Speed of Implementation
-----------------------
	Many of the fastest implementations of backprop style networks
turn out to be training set parallel, when the speed is measures in 
Connections per second.  However, as paugh93 makes clear and has been
discussed on connectionists, this may not translate into any decrease
in training time.  

Singer90 uses training set parallelism to obtain > 1GCPS on the CM-2. 
	Other CM-2 approaches sometimes combine a training set parallel approach
	in combination with another mapping method.

paugh93 There is a well known trade-off between the speed of convergence
	of backprop and the amount of training-set parallelism used. Batch
	updating, the extreme case, leads to much slower convergence. This
        effect  dilutes the speedup.  pugh93 explores this tradeoff
	and obtains empirical rules for the learning rate (not considering
	momentum) and block size to maximize speedup.


		Multi-Layer Backprop Style Networks
		-----------------------------------
Analysis
--------
chu92	Applying integer programming techinques to obtain mappings of
	a layered net (fully connectivity between layers)
	that are within epsilon of optimal. Formulates the problem with
	linear constraints with a non-linear objective. Simplifies 
	by partitioning the processor graph and making assumptions about 
	the dominance of computation within a partition.
	

SIMD Machines
-------------
	In addition to the CM-2, there are a large number of specialized
processors, and implementations are surveyed in Nordstrom92.

blell87  may be used for the dense case as well as the sparse case.

Zhang90  uses a "vertical" partitioning of the network, i.e. a processor
	gets a single node from each layer (as well as the accompanying weights)
	Basic communication is cycling around the activation vec. within a layer.

singer90 surveys other methods and also proposes a very fast data parallel 
	approach which would be most applicable to relatively small networks.

chinn90  applies systolic techniques to implement a dense net on a MasPar MP-1

kak88  deals with an efficient systolic style matrix vector algorithm.
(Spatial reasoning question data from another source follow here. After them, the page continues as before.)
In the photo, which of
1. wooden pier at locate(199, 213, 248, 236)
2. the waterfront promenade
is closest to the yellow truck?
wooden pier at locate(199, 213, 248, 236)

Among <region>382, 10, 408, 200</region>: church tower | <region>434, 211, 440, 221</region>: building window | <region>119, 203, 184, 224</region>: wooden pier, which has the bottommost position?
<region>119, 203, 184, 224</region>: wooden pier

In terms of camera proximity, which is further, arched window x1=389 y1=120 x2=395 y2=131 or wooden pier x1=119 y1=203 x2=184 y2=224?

shams92a deals with the design of a SIMD mesh architecture with specialized
	routing switches that permits efficient implementation of multiple 
	communication rings. Deals with algorithms for mapping newtorks onto 
	the DREAM machine.


MIMD Machines
-------------
	There are an enormous number of implementations on MIMD machines,
especially the transputer, eg. Morgan90, chu92, shams92a, kung89 and many others.

 
			Hopfield Style Networks
			-----------------------

Forrest87	Implements the Durbin and Willshaw Elastic Net, 
	an associative memory and the Geman and Geman algorithm on the DAP.
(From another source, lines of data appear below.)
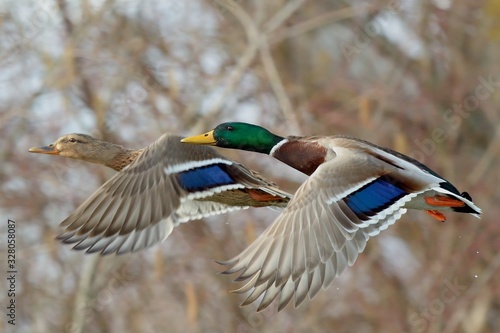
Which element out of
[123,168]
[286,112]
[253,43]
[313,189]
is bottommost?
[313,189]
wang89  	Implemenation on a shared memory vector processor

Manner89	Hopfield net considerations are used to derive constraints on
	a parallel processor of 68020's. Different updating considered


			Biologically Realistic Simulations
			----------------------------------
Nelson89 deals with general issues in parallel algorithm analysis
	and proceeds to the description of the implementation of compartmental
	models, a chief issue being the partition of the compartmental model.